Number Cruncher Statistical System (NCSS-Kaysville, Utah, USA) 2007 program was used for statistical analysis. Descriptive statistical methods (mean ± standard deviation [SD], median, frequency, ratio, minimum, maximum) were used when evaluating the study data. Kaplan-Meier survival analysis and logrank test were used in survival studies. Pearson chi-square test and Fisher-Freeman-Halton test were used to compare qualitative data. Significance was evaluated at at least p<0.05.

Results

Pneumonectomy was performed in 18.8% (n=80) of the cases, and lobectomy/bilobectomy was performed in 81.2% (n=345). Table 3 includes data of the cell type. The tumor cell type was adenocarcinoma in 35.1% (n=149), large cell carcinoma in 12% (n=51), squamous cell carcinoma in 45.4% (n=193), and 7.5% (n=32) of the cases were found to be carcinomas with other cell types. Among the cases, it was found that age (p=0.103), gender (p=0.060), and tumor histology (p=0.632) had no effect on survival, and the exitus rate in the pneumonectomy group was higher than the lobectomy and bilobectomy group (p=0.022).

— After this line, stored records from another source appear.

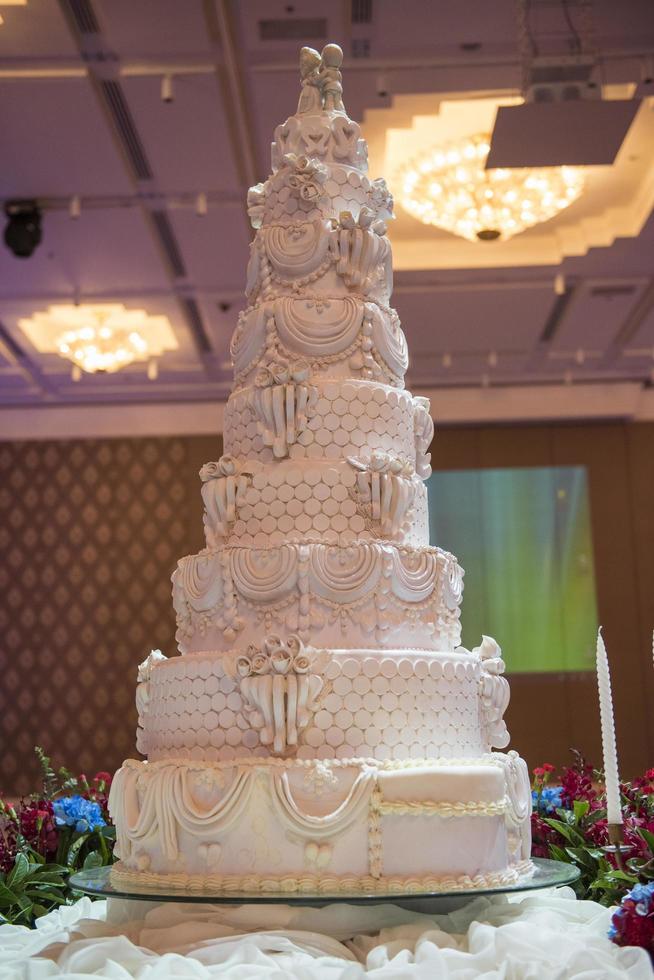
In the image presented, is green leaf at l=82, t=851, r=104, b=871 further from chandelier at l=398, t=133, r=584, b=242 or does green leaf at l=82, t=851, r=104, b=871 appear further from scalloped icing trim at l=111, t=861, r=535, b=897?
chandelier at l=398, t=133, r=584, b=242

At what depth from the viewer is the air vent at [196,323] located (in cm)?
1091

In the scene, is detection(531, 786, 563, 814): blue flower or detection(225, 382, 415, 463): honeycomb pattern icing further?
detection(531, 786, 563, 814): blue flower

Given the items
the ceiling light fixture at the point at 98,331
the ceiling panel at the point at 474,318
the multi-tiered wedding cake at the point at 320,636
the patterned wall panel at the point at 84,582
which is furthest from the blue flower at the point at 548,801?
the patterned wall panel at the point at 84,582

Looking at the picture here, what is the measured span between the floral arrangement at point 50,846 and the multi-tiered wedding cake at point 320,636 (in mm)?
704

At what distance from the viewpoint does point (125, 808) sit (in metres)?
3.76

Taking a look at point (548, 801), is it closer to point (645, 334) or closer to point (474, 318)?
point (474, 318)

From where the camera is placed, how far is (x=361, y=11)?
6.79m

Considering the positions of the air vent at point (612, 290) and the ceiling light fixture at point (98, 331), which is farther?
the ceiling light fixture at point (98, 331)

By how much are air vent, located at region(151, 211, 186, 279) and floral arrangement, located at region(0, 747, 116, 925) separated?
5.36 metres

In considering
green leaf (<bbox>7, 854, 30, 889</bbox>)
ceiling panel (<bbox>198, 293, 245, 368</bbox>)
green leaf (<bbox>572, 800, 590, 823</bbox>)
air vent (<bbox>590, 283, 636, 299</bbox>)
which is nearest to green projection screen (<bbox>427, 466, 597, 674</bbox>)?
ceiling panel (<bbox>198, 293, 245, 368</bbox>)

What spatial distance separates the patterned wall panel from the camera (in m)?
13.6

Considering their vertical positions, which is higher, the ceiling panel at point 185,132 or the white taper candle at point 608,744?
the ceiling panel at point 185,132

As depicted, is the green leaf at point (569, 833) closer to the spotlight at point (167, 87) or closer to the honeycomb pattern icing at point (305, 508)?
Answer: the honeycomb pattern icing at point (305, 508)

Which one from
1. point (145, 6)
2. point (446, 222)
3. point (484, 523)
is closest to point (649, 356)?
point (484, 523)
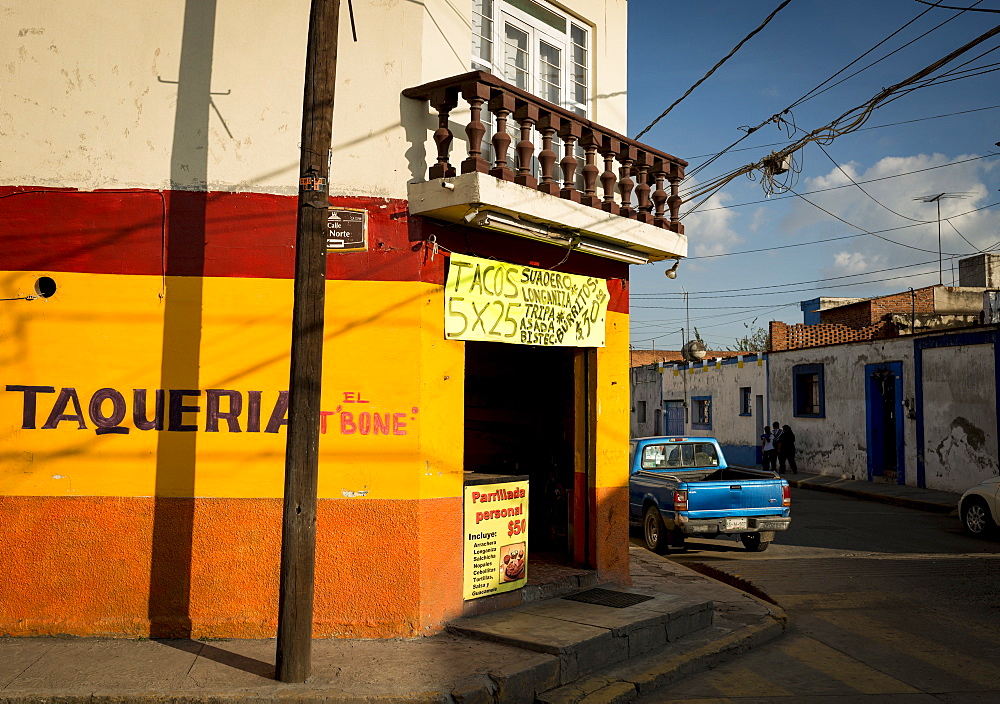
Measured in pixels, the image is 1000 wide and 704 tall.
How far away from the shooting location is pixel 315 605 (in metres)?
6.91

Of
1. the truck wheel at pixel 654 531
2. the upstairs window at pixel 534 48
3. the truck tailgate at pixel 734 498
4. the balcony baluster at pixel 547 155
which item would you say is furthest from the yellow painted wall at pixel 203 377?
the truck wheel at pixel 654 531

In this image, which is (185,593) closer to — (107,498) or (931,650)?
(107,498)

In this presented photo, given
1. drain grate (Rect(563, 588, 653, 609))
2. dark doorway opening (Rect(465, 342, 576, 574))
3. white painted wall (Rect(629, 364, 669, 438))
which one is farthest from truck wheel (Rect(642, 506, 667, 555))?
white painted wall (Rect(629, 364, 669, 438))

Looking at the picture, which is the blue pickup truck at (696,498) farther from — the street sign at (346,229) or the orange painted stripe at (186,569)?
the street sign at (346,229)

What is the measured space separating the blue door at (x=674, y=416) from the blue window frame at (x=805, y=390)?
31.9ft

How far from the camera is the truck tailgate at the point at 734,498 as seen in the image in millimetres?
12078

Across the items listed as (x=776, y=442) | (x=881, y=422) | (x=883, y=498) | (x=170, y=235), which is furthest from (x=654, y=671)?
(x=776, y=442)

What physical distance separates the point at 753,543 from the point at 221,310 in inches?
382

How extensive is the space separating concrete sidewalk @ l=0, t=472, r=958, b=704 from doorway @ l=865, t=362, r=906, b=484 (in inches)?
706

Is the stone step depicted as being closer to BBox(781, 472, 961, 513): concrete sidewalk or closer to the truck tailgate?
the truck tailgate

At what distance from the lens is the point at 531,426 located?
11.0 meters

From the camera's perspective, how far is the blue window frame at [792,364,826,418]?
91.4 feet

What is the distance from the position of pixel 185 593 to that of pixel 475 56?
5.78 m

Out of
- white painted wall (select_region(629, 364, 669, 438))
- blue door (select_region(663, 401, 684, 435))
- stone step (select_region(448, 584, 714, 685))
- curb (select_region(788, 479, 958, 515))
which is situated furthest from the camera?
white painted wall (select_region(629, 364, 669, 438))
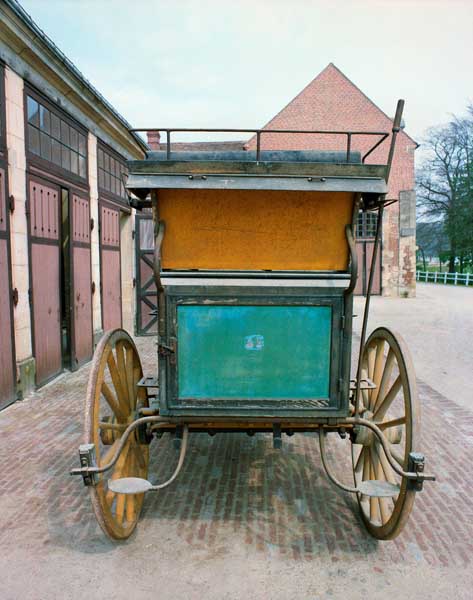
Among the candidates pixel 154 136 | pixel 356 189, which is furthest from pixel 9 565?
pixel 154 136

Table 3. Distribution of descriptive characteristics

The survival of 425 cases included in the statistical study was determined as 67.1%, and the average survival time was 46.75±0.96 months. With the 8^th staging classification, no change was observed in any parameters or general stage of 148 of 425 cases (34.8%).

When classifying according to the 8^th TNM in the T parameter, it was observed that there was a transition to advanced T between the groups. Case distribution is given in Figure 1. When the N parameter is examined; 63.5% (n=270) N0 cases, 27.5% (n=117) N1 cases, and 8.9% (n=38) N2 cases were detected. When the T parameter remained the same, the number of cases whose stage increased due to the nodal parameter was 9.4% (n=40), and the patients whose stage increased due to both the increase in the T parameter and the nodal parameter was 6.8% (n=29). The cases whose stage increased because the T parameter had changed were found to be 29.6% (n=126), and the cases whose stage did not change even though the T parameter increased in the 8^th stage were found to be 5.9% (n=25).

Figure 1. Case distribution according to T parameter.

It was found that the median tumor size decreased in all T parameter stages except T4 as seen in Table 4, and there was an increase in tumor size in the T4 group.

Table 4. Tumor size distributions according to T parameter in the 7th and 8th TNM

When the general stage of the patients who underwent surgery is evaluated according to the 8^th TNM, it is seen in Figure 2 that a new case distribution emerges in the IIIB group.

Figure 2. Case distribution according to general stage.

To summarize the main changes in the general stage: with the 8^th TNM, it was determined that 14 (3.3%) cases passed from Stage IIIA to IIIB, with a five-year survival rate of 28.6% as given in Table 5 (Figure 2). In the survival distribution between groups, it was observed that survival decreased as the stage progressed in the T parameter, N parameter, and general stage, except for the T1b group in the 7^th TNM and the T1c group in the 8^th TNM (p≤0.001) (Table 5).

Table 5. Five-year survival distribution table according to stages

The survival rate in N0 cases was found to be higher than in N1 and N2 cases as seen in Figure 3 survival curves (p<0.001).

Figure 3. Survival curve of groups according to N parameter.

The Stage IIB group is the largest group with 125 (29.4%) cases, as demonstrated in Table 6, when the overall survival rates between the stages are compared by eliminating the subgroup differences between the two stagings, according to the 8^th TNM, a 17.9% (p=0.006) five-year survival increase was observed for Stage IIB cases.

Table 6. Comparison of five-year survival between general stages according to TNM staging 7th and 8th

7^th and 8^th T parameter and general stage subgroups’ survival comparison curves are given in Figure 4 to visualize distribution.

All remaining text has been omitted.